Investors damaged by the unlawful rigging of foreign exchange markets between 2007 and 2013 have made significant progress towards recompense, following a ruling on a claim brought to the Competition Appeal Tribunal (CAT) by former UK pensions regulator Michael O’Higgins.
O’Higgins filed the action last July against Barclays, Citibank, Royal Bank of Scotland (RBS), JPMorgan and UBS. The action was brought by Michael O’Higgins FX Class Representative Limited, a company he set up specifically for that purpose, and is being financed by third-party litigation funder Therium Capital Management.
The banks were fined more than €1bn by the European Commission (EC) in May for violating EU competition law by exchanging commercially sensitive information and trading plans for foreign exchange deals, co-ordinating their trading strategies via two cartels, the so-called “Three-way Banana Split” and “Essex Express”.
But while the companies have admitted responsibility, investors who were affected have not been compensated, and this “follow-on action”, under the Consumer Rights Act 2015 (CRA), is intended to seek civil redress.
At a CAT case management conference earlier this month, Mr Justice Marcus Smith set out a timetable for activity and also made it clear that the class action would not be delayed until after a similar case, “Merricks”, has been heard by the Supreme Court next May.
The Merricks class action, one of the first brought under the CRA, was filed by Walter Merricks, a former financial services ombudsman, on behalf of millions of consumers who made purchases on Mastercard between 1992 and 2008. The action seeks compensation for unfair interchange fees paid by consumers on credit card transactions.
The CAT refused to certify the class on the grounds that financial loss could not be determined for each individual, and also that the case was not suitable for an aggregate award because of the sheer numbers of transactions affected and the lack of data from consumers and retailers.
However, this was overturned on appeal.
The Supreme Court will now set the legal test for certifying the Merricks claims as eligible for inclusion in collective proceedings – effectively deciding the CAT’s remit – in a hearing next year.
However, Mr Justice Smith ruled that the first hearing for the FX case, dealing with funding arrangements, will be in February 2020, with the formal application for class action certification provisionally scheduled to start in early 2021.
O’Higgins told IPE: “We were very pleasantly surprised by the speed with which the court acted, and could not have hoped for better.

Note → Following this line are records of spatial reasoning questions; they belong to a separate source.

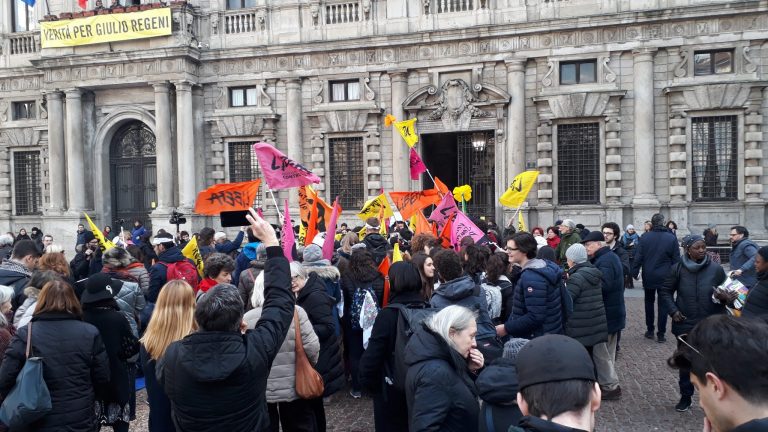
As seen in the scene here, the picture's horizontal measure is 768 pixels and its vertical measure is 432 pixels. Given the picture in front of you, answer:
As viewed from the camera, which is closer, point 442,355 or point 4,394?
point 442,355

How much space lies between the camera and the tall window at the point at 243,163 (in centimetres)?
2217

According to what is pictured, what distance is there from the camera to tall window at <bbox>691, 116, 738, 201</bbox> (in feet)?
60.4

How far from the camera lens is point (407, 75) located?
2044cm

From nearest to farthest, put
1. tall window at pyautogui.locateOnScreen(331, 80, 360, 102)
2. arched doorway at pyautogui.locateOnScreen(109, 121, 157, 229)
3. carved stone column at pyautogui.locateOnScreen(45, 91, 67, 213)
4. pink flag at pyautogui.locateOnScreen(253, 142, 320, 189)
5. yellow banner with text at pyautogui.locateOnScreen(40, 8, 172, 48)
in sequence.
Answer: pink flag at pyautogui.locateOnScreen(253, 142, 320, 189) → tall window at pyautogui.locateOnScreen(331, 80, 360, 102) → yellow banner with text at pyautogui.locateOnScreen(40, 8, 172, 48) → carved stone column at pyautogui.locateOnScreen(45, 91, 67, 213) → arched doorway at pyautogui.locateOnScreen(109, 121, 157, 229)

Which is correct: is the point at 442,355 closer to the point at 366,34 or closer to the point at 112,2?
the point at 366,34

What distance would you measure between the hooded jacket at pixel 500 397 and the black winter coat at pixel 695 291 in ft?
16.0

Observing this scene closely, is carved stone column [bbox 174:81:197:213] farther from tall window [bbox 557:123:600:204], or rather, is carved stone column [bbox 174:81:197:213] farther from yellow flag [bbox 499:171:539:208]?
yellow flag [bbox 499:171:539:208]

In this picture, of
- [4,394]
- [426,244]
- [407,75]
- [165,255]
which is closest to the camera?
[4,394]

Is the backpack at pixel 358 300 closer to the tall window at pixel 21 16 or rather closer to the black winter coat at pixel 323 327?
the black winter coat at pixel 323 327

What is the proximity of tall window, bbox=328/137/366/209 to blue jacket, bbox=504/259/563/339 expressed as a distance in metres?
15.4

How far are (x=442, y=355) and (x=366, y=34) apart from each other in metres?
18.4

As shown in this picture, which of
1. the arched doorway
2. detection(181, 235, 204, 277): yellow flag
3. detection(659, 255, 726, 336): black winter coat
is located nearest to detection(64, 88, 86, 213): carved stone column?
the arched doorway

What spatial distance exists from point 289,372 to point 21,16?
26435 millimetres

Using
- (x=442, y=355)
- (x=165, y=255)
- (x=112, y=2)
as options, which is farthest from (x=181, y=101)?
(x=442, y=355)
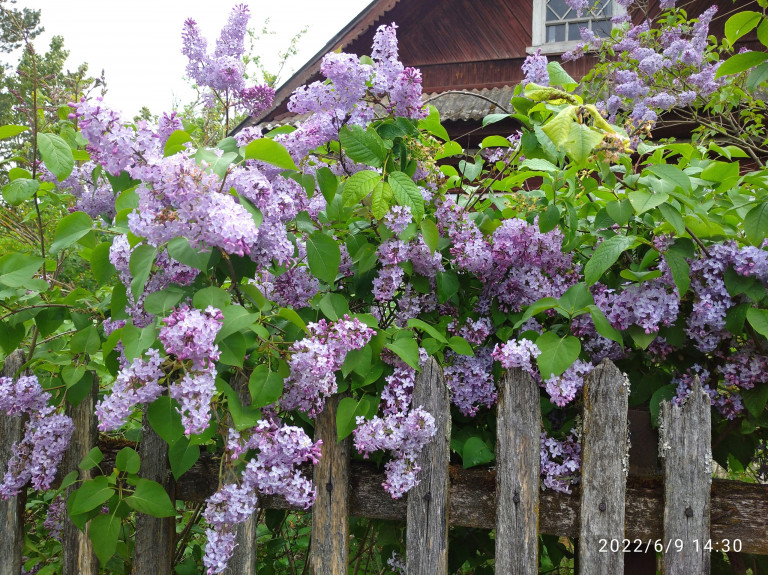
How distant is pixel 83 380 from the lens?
5.82 ft

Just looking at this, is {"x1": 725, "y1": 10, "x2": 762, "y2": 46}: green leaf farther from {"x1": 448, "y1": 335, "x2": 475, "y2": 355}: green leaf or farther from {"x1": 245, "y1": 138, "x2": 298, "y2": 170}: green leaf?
{"x1": 245, "y1": 138, "x2": 298, "y2": 170}: green leaf

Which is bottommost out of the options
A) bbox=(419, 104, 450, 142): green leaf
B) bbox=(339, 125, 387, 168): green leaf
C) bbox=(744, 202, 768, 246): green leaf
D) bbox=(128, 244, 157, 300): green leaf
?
bbox=(128, 244, 157, 300): green leaf

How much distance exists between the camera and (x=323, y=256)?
152cm

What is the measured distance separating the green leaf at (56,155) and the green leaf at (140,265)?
1.11 feet

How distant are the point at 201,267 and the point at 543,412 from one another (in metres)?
0.97

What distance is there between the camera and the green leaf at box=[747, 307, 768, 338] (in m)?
1.41

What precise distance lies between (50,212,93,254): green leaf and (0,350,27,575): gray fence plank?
2.53ft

The judge made it clear that he wanted to keep things moving on and will not delay the case for the Supreme Court ruling.”
David Scott, partner with law firm Scott + Scott which is representing the claimants, said: “We feel confident that certification will be allowed. Unlike the Merricks case, the amount of loss can be accurately determined because the institutional claimants and the defendants will have records of the relevant FX transactions.”
The banks concerned have already paid $2.3bn (€2bn) in damages to US-domiciled investors who sued them, following $10bn-worth of fines imposed by regulators around the world, including the US Department of Justice and the UK Financial Conduct Authority.
UK-domiciled investors are automatically included in the class action, while non-UK domiciled entities may also be included on an opt-in basis as long as they are not US, Australian or Canadian domiciled. Non UK-domiciled entities will need to register their interest in the claim at www.ukfxcartelclaim.com.